Some online schools, like American InterContinental University, make an effort to change the regret of never finishing your college with a Prior Learning Assessment (PLA) test for adult learners. The test, actually a series of assessments, can seriously reduce the number of credits you ultimately need to complete. AIU, like all accredited schools, works with all of the hundreds of regionally accredited institutions to assess and accept prior learning so that students don’t need to start all over again at square one.
Still, you need to understand that life and learning experiences alone can’t always be accepted for credit with the Prior Learning Assessment. To demonstrate proficiency, you need to prove that “outcomes” were documented and that they are applicable to the program of study you’re trying to get out of. These outcomes need to be shown to be similar to or meeting the requirements of learning that would otherwise be gained through the college courses of the program you’re planning on entering. For that you need either unofficial transcripts or other documentation of completion of the course or the training, though there may be a few exceptions depending on the type of online degree program you’re entering.
AIU uses the PLA test to offer all students the chance to receive credit for any number of prior life experiences. These can include transfer credits from any and all college and university level courses. Completion programs also include military training and especially any occupational specialty training included in your military career. That might mean any technical training or management or accounting methods or procedures.

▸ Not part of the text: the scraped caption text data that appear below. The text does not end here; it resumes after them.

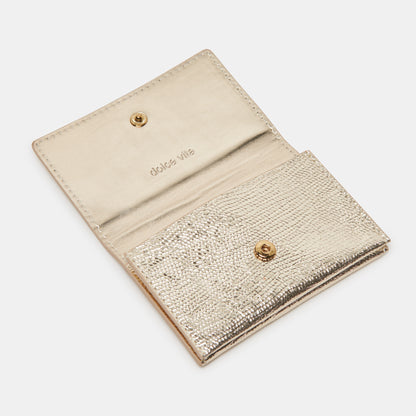 MINNIE WALLET GOLD STELLA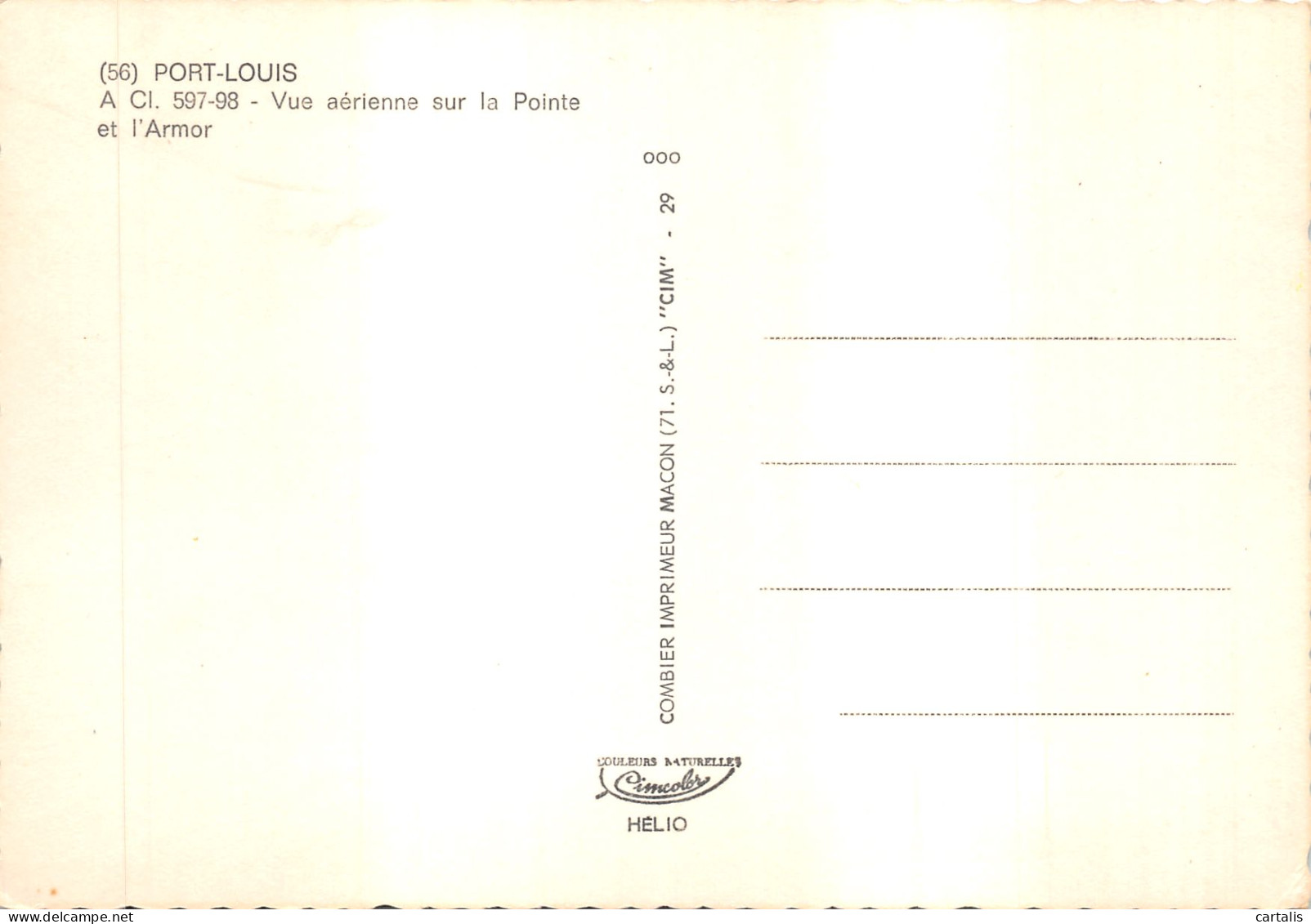 56-PORT LOUIS-N 591-B/0067 - Port Louis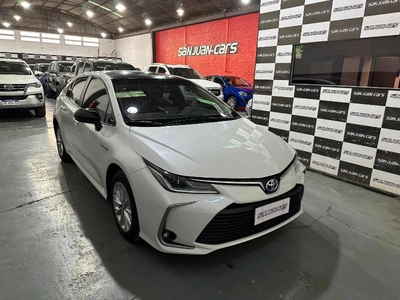 Toyota Corolla Hv Hibrido 1.8 Xei Ecvt 2021 Cubiertas Nuevas 0km. único Dueño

Standardized assessments or examinations you’ve taken could also knock off some of your credit requirements. If you’ve taken a CLEP or DSST Examination, either could count for college credit. Any Course Challenge Examinations or Advanced Placement (AP) Examination can count and, most schools, AIU in particular, will consider just about any examination you may have taken.
Just about every online degree program will consider some experiential learning, which can also depend a lot on the program you intend to enter into. In particular, courses in design, technology or accounting may be more likely to accept these types of experiences. Experiential Learning Assessments are usually conducted as portfolio reviews or intensive interviews over some or all of the course materials. An Evaluation of Local Training might evaluate material from instructional programs that the school is already aware of, and some schools will conduct Challenge Exams which are tests designed specifically to verify learning that took place in a non-academic setting.
Advanced Placement (AP) Exams, Excelsior College Examination Program, (formerly, Regents College Exams or ACT/PEP Exams), and DSST Credit by Exam Program (formerly known as the DANTES Program) can all count for lower level course work and should clear up some of your earlier credit requirements.
Adult learning can and, very often in life, does take place outside of your school. You know that. Luckily so do most of the online schools you’ll encounter when looking to advance your own lot in live. Look carefully through the catalog of whatever school you’re considering, especially if you’ve had any of the tests, training or courses mentioned above. There’s nothing worse than the regret that comes from not doing something you really could take care of. Fortunately, not getting your degree is one thing you really can change and the Prior Learning Assessment can make it easier, faster and cheaper.